Figgie Morning Glory Muffins


1/3 cup canned crushed pineapple

1 small apple , peeled and shredded

1/4 cup sweetened shredded coconut , toasted

1/4 cup pecans, toasted

3/4 cup flour

1/4 cup coconut sugar

1/2 teaspoon baking soda

1/4 teaspoon baking powder

1/4 teaspoon ground cinnamon

1/4 teaspoon salt

3 tablespoons unsalted butter , melted and cooled

1 large egg , room temperature

1/4 teaspoon vanilla

1/3 cup shredded carrot

1/3 cup Dried Figs , stemmed and cut into 1/4-inch pieces

Move your oven rack to middle position and heat oven to 350 degrees.

Spray 4 cups of a muffin tin with baking spray with flour.
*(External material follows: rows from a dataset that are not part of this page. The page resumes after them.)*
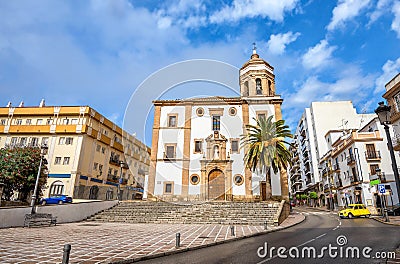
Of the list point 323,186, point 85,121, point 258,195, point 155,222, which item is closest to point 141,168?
point 85,121

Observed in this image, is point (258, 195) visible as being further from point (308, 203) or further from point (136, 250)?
point (308, 203)

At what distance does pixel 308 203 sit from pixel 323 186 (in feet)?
44.2

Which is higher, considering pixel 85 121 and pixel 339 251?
pixel 85 121

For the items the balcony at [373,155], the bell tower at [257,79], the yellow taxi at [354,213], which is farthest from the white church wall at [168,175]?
the balcony at [373,155]

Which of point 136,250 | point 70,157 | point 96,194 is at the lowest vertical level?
point 136,250

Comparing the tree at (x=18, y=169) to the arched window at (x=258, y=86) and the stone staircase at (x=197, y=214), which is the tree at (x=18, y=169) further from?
the arched window at (x=258, y=86)

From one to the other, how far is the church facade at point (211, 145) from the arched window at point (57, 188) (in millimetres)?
10675

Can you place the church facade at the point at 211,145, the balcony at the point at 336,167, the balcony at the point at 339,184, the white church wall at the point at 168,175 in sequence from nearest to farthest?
the church facade at the point at 211,145
the white church wall at the point at 168,175
the balcony at the point at 339,184
the balcony at the point at 336,167

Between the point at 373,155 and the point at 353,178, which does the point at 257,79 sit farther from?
the point at 353,178

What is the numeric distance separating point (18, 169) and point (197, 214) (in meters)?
15.0

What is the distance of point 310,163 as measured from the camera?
181 feet

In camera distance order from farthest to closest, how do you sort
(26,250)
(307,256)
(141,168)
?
(141,168) < (26,250) < (307,256)

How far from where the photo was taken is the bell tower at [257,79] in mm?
31016

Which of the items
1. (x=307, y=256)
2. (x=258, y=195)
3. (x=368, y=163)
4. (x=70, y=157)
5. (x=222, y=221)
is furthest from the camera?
(x=368, y=163)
Place pineapple and shredded apple in fine-mesh strainer set over liquid measuring cup.

Press fruit dry, reserving juice; juice should measure about 1/3 cup.

Bring juice to boil in 8-inch skillet over medium-high heat and cook until reduced to 2 tablespoons, 3 to 5 minutes, then let cool slightly.
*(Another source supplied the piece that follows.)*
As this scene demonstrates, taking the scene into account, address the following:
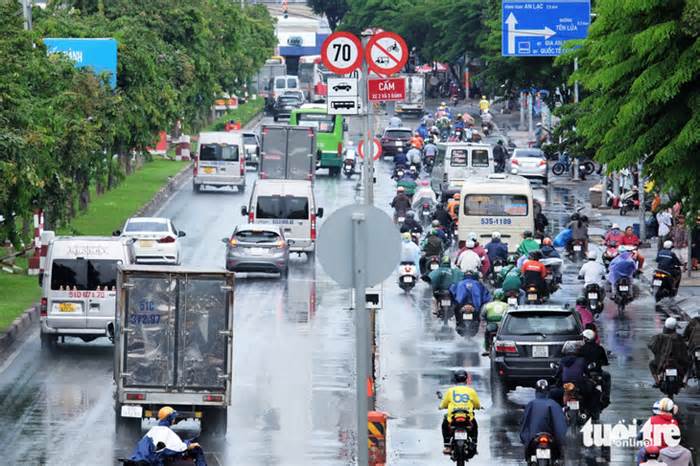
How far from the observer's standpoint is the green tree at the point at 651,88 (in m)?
23.9

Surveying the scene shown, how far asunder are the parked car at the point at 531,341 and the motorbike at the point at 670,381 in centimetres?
134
Process coconut and pecans in food processor until finely ground, for 15 seconds.

Add flour, sugar, baking soda, baking powder, cinnamon and salt, process until combined, about 5 seconds, then transfer to a bowl.

In another bowl, whisk juice, melted butter, egg and vanilla together until smooth.

Gently fold juice mixture into flour mixture until just combined, then fold in drained pineapple-apple mixture, carrot, and figs.

Using dry measuring cup or ice cream scoop, divide batter evenly among prepared muffin cups.

Bake until muffins are golden brown and toothpick inserted in center of muffin comes out clean, 24 to 28 minutes, rotating muffin tin halfway through baking.

Let muffins cool in muffin tin on wire rack for 10 minutes.

Remove muffins from muffin tin and let cool for at least 10 minutes before serving. Enjoy!